> Exercise brief
Return each line of the records below that contains the string "gravel", matching case exactly.

> Data listing
#####

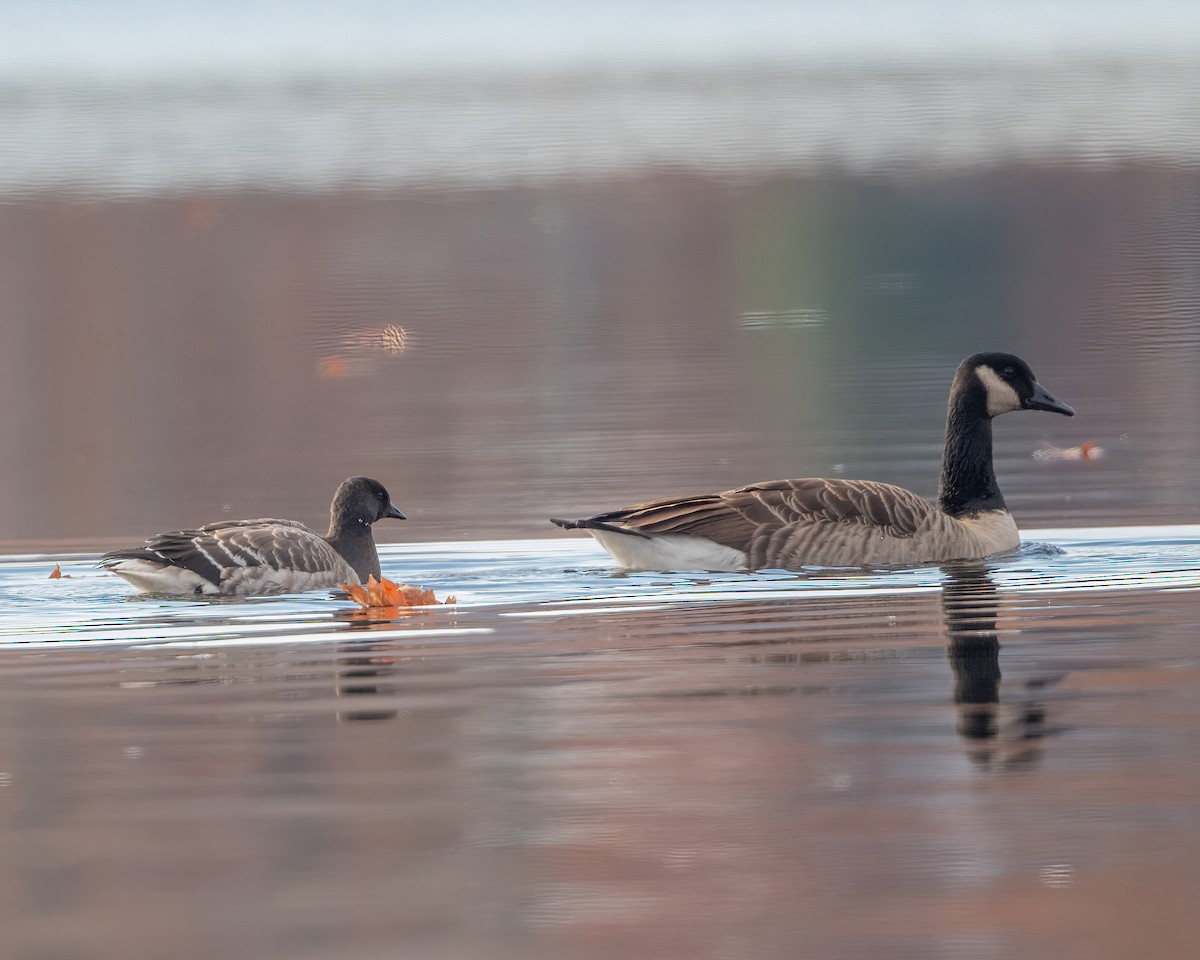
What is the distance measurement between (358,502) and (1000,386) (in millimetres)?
4814

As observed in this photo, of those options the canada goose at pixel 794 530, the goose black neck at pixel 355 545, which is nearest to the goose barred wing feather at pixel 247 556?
the goose black neck at pixel 355 545

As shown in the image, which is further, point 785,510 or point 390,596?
point 785,510

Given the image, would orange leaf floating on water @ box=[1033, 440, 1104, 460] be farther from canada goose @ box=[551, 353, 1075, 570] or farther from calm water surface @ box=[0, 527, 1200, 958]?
calm water surface @ box=[0, 527, 1200, 958]

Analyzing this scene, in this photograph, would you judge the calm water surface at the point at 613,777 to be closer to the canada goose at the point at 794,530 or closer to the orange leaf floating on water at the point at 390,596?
the orange leaf floating on water at the point at 390,596

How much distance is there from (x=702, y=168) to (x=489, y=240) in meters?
14.1

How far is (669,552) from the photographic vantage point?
14.0m

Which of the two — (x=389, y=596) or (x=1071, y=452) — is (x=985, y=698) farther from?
(x=1071, y=452)

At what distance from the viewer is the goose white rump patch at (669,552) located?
13.9 metres

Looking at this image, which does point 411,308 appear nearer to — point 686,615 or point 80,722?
point 686,615

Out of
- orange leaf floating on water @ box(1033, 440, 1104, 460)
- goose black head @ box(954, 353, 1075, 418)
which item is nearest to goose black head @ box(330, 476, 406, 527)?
goose black head @ box(954, 353, 1075, 418)

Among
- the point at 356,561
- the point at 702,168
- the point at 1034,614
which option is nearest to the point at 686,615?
the point at 1034,614

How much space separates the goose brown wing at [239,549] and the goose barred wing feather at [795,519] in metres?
2.07

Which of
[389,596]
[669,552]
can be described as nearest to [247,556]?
[389,596]

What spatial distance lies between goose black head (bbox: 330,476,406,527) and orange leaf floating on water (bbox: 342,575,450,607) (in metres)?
1.26
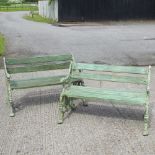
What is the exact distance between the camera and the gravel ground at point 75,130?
5883 millimetres

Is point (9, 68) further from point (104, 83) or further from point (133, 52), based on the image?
point (133, 52)

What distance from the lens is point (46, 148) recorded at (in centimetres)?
593

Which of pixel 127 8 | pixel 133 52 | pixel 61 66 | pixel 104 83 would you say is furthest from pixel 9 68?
pixel 127 8

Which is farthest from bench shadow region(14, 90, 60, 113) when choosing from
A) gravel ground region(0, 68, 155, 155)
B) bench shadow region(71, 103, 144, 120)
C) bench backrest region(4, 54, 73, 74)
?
bench shadow region(71, 103, 144, 120)

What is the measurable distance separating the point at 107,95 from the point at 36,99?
2.19 metres

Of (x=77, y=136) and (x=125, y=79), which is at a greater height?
(x=125, y=79)

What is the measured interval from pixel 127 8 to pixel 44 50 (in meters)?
16.0

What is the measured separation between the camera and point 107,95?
263 inches

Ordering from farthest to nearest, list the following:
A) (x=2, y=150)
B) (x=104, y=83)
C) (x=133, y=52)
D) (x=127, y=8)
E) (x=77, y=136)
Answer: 1. (x=127, y=8)
2. (x=133, y=52)
3. (x=104, y=83)
4. (x=77, y=136)
5. (x=2, y=150)

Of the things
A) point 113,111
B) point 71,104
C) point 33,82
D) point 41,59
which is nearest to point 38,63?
point 41,59

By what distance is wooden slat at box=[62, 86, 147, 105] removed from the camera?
254 inches

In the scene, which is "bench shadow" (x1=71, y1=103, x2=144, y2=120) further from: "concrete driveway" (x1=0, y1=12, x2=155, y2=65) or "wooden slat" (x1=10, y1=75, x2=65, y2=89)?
"concrete driveway" (x1=0, y1=12, x2=155, y2=65)

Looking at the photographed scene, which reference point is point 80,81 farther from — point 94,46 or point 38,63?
point 94,46

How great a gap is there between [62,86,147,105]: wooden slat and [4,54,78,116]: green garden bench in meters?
0.49
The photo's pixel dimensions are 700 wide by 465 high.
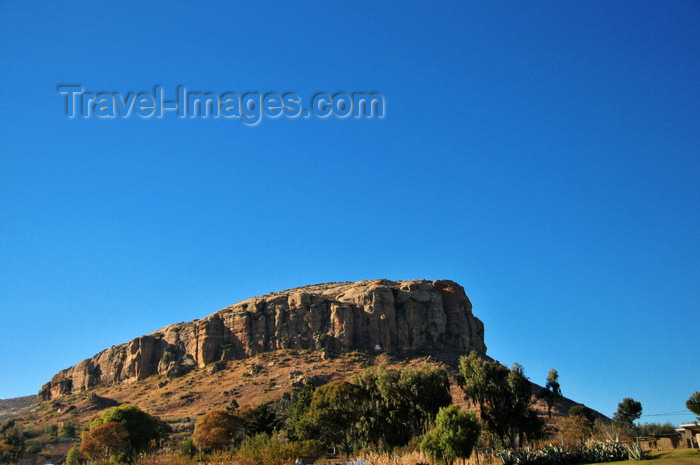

#####

> Reply
What is the exact distance between the camera and the gravel ground at point 75,130?
A) gravel ground region(0, 68, 155, 155)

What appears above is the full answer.